- _TEXTO DE LEITURA_
-*-*-
Algumas Notas sobre os Critérios de Avaliação da Área de Filosofia na CAPES - Parte I

Marcelo Carvalho

05/05/2020 • Revisão do Documento de Área da CAPES - 2015

12 Mai 2015

 

1. Apresentação

O debate sobre o Documento da Área de Filosofia proposto pela atual coordenação da área na CAPES nos oferece uma oportunidade singular de aprimorar nossos instrumentos de avaliação, adequando-o ao novo contexto da pós-graduação em filosofia no Brasil, que se redefiniu em sua dimensão, distribuição geográfica e perfil acadêmico ao longo da última década. Trata-se também de uma oportunidade para que se reflita sobre o modelo de ensino e pesquisa de pós-graduação buscado por essa comunidade.
-*-*-
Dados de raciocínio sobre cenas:
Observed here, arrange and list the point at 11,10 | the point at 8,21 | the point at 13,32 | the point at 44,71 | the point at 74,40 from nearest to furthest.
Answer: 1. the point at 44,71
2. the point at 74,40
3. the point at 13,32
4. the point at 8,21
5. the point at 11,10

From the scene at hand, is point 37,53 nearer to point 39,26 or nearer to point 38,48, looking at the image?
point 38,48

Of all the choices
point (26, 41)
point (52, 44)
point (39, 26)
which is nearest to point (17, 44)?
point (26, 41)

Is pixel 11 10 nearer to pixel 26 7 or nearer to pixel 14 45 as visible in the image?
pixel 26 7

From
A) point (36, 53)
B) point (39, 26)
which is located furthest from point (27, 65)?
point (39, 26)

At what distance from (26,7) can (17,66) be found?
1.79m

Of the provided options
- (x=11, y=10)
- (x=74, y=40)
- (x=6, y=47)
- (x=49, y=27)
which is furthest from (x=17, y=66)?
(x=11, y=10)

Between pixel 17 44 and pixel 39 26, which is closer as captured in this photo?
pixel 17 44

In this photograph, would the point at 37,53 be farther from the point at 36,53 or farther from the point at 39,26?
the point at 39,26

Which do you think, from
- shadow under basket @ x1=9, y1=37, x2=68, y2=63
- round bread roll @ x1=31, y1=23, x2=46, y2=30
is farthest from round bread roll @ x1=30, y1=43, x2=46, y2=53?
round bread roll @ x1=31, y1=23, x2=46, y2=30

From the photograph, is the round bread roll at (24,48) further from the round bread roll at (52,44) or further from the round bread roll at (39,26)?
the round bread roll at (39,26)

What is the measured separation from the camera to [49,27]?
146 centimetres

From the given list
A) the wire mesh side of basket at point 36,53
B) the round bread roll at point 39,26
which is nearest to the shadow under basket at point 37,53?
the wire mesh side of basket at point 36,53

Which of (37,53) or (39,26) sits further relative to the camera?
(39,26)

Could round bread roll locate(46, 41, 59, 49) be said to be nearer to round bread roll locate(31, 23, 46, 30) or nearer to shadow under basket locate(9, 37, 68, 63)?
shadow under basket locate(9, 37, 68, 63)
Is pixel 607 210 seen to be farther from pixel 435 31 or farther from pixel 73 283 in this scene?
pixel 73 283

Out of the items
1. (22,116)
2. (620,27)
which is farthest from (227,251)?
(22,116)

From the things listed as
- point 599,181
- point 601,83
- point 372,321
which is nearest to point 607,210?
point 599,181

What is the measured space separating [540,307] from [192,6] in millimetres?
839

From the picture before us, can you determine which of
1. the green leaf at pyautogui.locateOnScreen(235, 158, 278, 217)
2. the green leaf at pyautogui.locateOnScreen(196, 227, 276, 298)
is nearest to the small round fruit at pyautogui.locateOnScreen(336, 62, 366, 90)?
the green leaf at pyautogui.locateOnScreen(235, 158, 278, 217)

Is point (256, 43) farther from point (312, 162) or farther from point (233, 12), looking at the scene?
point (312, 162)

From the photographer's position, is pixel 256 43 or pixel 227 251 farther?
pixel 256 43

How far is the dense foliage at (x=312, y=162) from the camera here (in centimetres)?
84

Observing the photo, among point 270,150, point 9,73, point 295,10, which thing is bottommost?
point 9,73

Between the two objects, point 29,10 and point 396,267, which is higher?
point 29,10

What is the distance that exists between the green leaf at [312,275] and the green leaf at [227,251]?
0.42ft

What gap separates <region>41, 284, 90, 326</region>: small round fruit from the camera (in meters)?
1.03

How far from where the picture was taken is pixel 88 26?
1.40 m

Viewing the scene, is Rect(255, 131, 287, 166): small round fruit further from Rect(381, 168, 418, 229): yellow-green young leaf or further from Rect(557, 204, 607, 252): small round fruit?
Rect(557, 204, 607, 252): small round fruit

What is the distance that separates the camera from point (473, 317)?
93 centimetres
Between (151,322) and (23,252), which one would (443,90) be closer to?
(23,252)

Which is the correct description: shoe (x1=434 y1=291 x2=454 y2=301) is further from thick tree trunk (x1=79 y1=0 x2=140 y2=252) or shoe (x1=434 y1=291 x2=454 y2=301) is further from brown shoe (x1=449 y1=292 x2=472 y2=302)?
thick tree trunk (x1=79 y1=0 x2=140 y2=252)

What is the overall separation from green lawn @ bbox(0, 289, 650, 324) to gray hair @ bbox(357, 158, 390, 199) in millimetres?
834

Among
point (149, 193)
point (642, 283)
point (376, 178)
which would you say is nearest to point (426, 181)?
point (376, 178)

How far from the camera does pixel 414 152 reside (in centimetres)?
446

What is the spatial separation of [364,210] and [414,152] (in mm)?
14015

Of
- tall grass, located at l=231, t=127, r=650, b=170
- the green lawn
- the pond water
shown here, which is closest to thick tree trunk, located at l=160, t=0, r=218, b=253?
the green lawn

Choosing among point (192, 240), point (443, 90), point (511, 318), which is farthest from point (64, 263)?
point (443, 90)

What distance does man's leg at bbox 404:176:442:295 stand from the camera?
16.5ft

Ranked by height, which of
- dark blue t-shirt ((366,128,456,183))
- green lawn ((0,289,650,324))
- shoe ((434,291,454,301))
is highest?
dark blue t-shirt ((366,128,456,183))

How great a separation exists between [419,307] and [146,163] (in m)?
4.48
-*-*-
- _TAREFAS_
a) No texto sobre os critérios de avaliação da CAPES, em que aspectos a pós-graduação em filosofia no Brasil se redefiniu ao longo da última década?
b) Resuma em duas frases o texto sobre os critérios de avaliação da CAPES.
c) Transcreva do texto sobre os critérios de avaliação da CAPES o trecho que vai de "1. Apresentação" até "por essa comunidade.".

- _RESPOSTAS POR TAREFA_
a) Em sua dimensão, distribuição geográfica e perfil acadêmico.

b) O debate sobre o Documento da Área de Filosofia, proposto pela atual coordenação da área na CAPES, oferece uma oportunidade singular de aprimorar os instrumentos de avaliação diante do novo contexto da pós-graduação em filosofia no Brasil, redefinido na última década em dimensão, distribuição geográfica e perfil acadêmico. É também uma oportunidade para refletir sobre o modelo de ensino e pesquisa de pós-graduação buscado por essa comunidade.

c)
1. Apresentação

O debate sobre o Documento da Área de Filosofia proposto pela atual coordenação da área na CAPES nos oferece uma oportunidade singular de aprimorar nossos instrumentos de avaliação, adequando-o ao novo contexto da pós-graduação em filosofia no Brasil, que se redefiniu em sua dimensão, distribuição geográfica e perfil acadêmico ao longo da última década. Trata-se também de uma oportunidade para que se reflita sobre o modelo de ensino e pesquisa de pós-graduação buscado por essa comunidade.